(Records from a spatial question set)
-=-=-=-=-
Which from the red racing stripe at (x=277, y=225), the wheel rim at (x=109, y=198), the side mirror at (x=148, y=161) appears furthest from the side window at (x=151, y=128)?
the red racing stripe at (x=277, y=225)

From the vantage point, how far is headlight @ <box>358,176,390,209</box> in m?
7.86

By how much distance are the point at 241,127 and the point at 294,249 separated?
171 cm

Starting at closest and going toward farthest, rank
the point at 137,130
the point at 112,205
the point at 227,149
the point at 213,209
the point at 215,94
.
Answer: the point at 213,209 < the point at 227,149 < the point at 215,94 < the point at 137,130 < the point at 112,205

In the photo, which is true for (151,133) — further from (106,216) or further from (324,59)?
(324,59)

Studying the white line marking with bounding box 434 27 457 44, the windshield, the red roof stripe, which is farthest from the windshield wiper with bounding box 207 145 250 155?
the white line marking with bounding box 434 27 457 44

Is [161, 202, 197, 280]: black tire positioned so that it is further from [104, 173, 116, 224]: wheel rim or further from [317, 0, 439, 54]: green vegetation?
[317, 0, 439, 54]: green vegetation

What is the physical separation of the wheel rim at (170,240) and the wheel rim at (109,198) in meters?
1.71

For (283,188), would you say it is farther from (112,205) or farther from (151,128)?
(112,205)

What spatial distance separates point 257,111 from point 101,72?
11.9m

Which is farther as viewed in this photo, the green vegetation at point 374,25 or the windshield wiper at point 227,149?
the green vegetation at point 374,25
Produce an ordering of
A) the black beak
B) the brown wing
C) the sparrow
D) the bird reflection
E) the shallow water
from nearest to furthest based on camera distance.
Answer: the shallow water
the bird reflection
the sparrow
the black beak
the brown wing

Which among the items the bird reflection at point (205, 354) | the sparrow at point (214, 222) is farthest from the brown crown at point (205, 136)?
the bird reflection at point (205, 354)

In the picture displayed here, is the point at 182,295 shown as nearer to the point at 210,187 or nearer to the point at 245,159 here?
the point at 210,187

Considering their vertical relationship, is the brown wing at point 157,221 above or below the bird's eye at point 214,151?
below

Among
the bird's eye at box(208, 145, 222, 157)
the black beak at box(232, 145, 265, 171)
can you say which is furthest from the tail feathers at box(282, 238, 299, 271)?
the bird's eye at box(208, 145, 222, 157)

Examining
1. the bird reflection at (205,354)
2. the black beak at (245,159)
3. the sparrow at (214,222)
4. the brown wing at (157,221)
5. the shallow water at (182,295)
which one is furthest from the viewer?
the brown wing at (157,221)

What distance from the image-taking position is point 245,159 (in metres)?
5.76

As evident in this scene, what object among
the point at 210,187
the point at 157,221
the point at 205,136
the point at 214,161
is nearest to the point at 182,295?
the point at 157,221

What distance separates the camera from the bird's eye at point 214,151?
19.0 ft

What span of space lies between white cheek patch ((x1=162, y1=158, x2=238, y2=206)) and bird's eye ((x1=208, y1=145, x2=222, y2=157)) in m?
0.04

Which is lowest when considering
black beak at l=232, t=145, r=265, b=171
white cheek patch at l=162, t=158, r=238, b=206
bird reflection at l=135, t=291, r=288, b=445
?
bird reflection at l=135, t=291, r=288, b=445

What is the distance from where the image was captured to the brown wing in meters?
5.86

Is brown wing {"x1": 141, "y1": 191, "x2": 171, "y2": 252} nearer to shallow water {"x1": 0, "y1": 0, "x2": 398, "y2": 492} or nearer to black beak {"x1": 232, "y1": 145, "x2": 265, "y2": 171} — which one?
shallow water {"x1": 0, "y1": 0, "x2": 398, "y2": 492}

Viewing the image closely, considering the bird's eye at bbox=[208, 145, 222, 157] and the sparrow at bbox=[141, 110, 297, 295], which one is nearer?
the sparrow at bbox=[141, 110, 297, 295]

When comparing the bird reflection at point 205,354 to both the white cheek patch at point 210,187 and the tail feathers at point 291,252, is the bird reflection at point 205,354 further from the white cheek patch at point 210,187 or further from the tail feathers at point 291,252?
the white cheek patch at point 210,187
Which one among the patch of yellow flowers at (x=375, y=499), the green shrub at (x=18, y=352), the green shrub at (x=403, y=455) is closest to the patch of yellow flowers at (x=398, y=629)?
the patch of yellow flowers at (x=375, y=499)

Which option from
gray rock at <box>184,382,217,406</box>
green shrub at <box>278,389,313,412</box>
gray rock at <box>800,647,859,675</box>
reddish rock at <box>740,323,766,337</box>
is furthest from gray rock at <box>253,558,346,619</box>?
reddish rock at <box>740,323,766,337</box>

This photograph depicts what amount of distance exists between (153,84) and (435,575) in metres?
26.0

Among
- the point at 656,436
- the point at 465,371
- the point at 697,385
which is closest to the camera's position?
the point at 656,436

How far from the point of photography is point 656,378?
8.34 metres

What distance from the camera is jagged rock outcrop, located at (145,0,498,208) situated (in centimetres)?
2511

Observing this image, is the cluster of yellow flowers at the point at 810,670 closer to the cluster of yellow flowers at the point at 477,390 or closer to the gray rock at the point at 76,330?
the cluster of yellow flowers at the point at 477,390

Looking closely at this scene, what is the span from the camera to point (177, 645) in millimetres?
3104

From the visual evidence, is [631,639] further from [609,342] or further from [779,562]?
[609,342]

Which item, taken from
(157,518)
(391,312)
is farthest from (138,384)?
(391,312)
-=-=-=-=-
## EXERCISE TASK
Restate all of the entries above precisely.

## SOLUTION
Which from the red racing stripe at (x=277, y=225), the wheel rim at (x=109, y=198), the side mirror at (x=148, y=161) appears furthest from the side window at (x=151, y=128)?
the red racing stripe at (x=277, y=225)

From the vantage point, how far is headlight @ <box>358,176,390,209</box> in m?
7.86

By how much distance are the point at 241,127 and the point at 294,249 separated?
171 cm

Starting at closest and going toward farthest, rank
the point at 137,130
the point at 112,205
the point at 227,149
the point at 213,209
the point at 215,94
.
Answer: the point at 213,209 < the point at 227,149 < the point at 215,94 < the point at 137,130 < the point at 112,205

In the photo, which is true for (151,133) — further from (106,216) or further from (324,59)?
(324,59)

Studying the white line marking with bounding box 434 27 457 44, the windshield, the red roof stripe, which is farthest from the windshield wiper with bounding box 207 145 250 155?
the white line marking with bounding box 434 27 457 44

Is [161, 202, 197, 280]: black tire positioned so that it is further from [104, 173, 116, 224]: wheel rim or further from [317, 0, 439, 54]: green vegetation?
[317, 0, 439, 54]: green vegetation

What is the physical separation of the wheel rim at (170,240) and the wheel rim at (109,198) in meters?
1.71

For (283,188), would you say it is farther from (112,205) or farther from (151,128)?
(112,205)

What spatial distance separates point 257,111 from point 101,72?
11.9m

Which is farther as viewed in this photo, the green vegetation at point 374,25 or the windshield wiper at point 227,149?
the green vegetation at point 374,25
Produce an ordering of
A) the black beak
B) the brown wing
C) the sparrow
D) the bird reflection
E) the shallow water
from nearest to furthest based on camera distance.
Answer: the shallow water
the bird reflection
the sparrow
the black beak
the brown wing

Which among the items the bird reflection at point (205, 354) | the sparrow at point (214, 222) is farthest from the brown crown at point (205, 136)?
the bird reflection at point (205, 354)

In the picture displayed here, is the point at 182,295 shown as nearer to the point at 210,187 or nearer to the point at 245,159 here?
the point at 210,187

Considering their vertical relationship, is the brown wing at point 157,221 above or below the bird's eye at point 214,151?
below

Among
the bird's eye at box(208, 145, 222, 157)
the black beak at box(232, 145, 265, 171)
can you say which is furthest from the tail feathers at box(282, 238, 299, 271)?
the bird's eye at box(208, 145, 222, 157)

Examining
1. the bird reflection at (205,354)
2. the black beak at (245,159)
3. the sparrow at (214,222)
4. the brown wing at (157,221)
5. the shallow water at (182,295)
which one is furthest from the viewer?
the brown wing at (157,221)

What distance from the image-taking position is point 245,159 (in metres)?
5.76

As evident in this scene, what object among
the point at 210,187
the point at 157,221
the point at 205,136
the point at 214,161
is nearest to the point at 182,295?
the point at 157,221

What distance separates the camera from the bird's eye at point 214,151?
19.0 ft

What span of space lies between white cheek patch ((x1=162, y1=158, x2=238, y2=206)) and bird's eye ((x1=208, y1=145, x2=222, y2=157)) in m?
0.04

Which is lowest when considering
black beak at l=232, t=145, r=265, b=171
white cheek patch at l=162, t=158, r=238, b=206
bird reflection at l=135, t=291, r=288, b=445
?
bird reflection at l=135, t=291, r=288, b=445

What is the distance from where the image was captured to the brown wing in meters?
5.86

Is brown wing {"x1": 141, "y1": 191, "x2": 171, "y2": 252} nearer to shallow water {"x1": 0, "y1": 0, "x2": 398, "y2": 492} or nearer to black beak {"x1": 232, "y1": 145, "x2": 265, "y2": 171} — which one?
shallow water {"x1": 0, "y1": 0, "x2": 398, "y2": 492}

Viewing the image closely, considering the bird's eye at bbox=[208, 145, 222, 157] and the sparrow at bbox=[141, 110, 297, 295], which one is nearer?
the sparrow at bbox=[141, 110, 297, 295]

When comparing the bird reflection at point 205,354 to both the white cheek patch at point 210,187 and the tail feathers at point 291,252, is the bird reflection at point 205,354 further from the white cheek patch at point 210,187 or further from the tail feathers at point 291,252?
the white cheek patch at point 210,187
Which one among the patch of yellow flowers at (x=375, y=499), the green shrub at (x=18, y=352), the green shrub at (x=403, y=455) is closest to the patch of yellow flowers at (x=398, y=629)?
the patch of yellow flowers at (x=375, y=499)

Which option from
gray rock at <box>184,382,217,406</box>
green shrub at <box>278,389,313,412</box>
gray rock at <box>800,647,859,675</box>
reddish rock at <box>740,323,766,337</box>
is furthest from gray rock at <box>253,558,346,619</box>?
reddish rock at <box>740,323,766,337</box>

This photograph depicts what amount of distance exists between (153,84) and (435,575) in metres?
26.0

Among
- the point at 656,436
- the point at 465,371
- the point at 697,385
which is closest to the camera's position?
the point at 656,436

How far from the point of photography is point 656,378?
8.34 metres

What distance from the camera is jagged rock outcrop, located at (145,0,498,208) situated (in centimetres)?
2511

Observing this image, is the cluster of yellow flowers at the point at 810,670 closer to the cluster of yellow flowers at the point at 477,390 or closer to the gray rock at the point at 76,330?
the cluster of yellow flowers at the point at 477,390

Looking closely at this scene, what is the span from the camera to point (177, 645) in millimetres?
3104

From the visual evidence, is [631,639] further from [609,342] or further from [779,562]?
[609,342]

Which item, taken from
(157,518)
(391,312)
is farthest from (138,384)?
(391,312)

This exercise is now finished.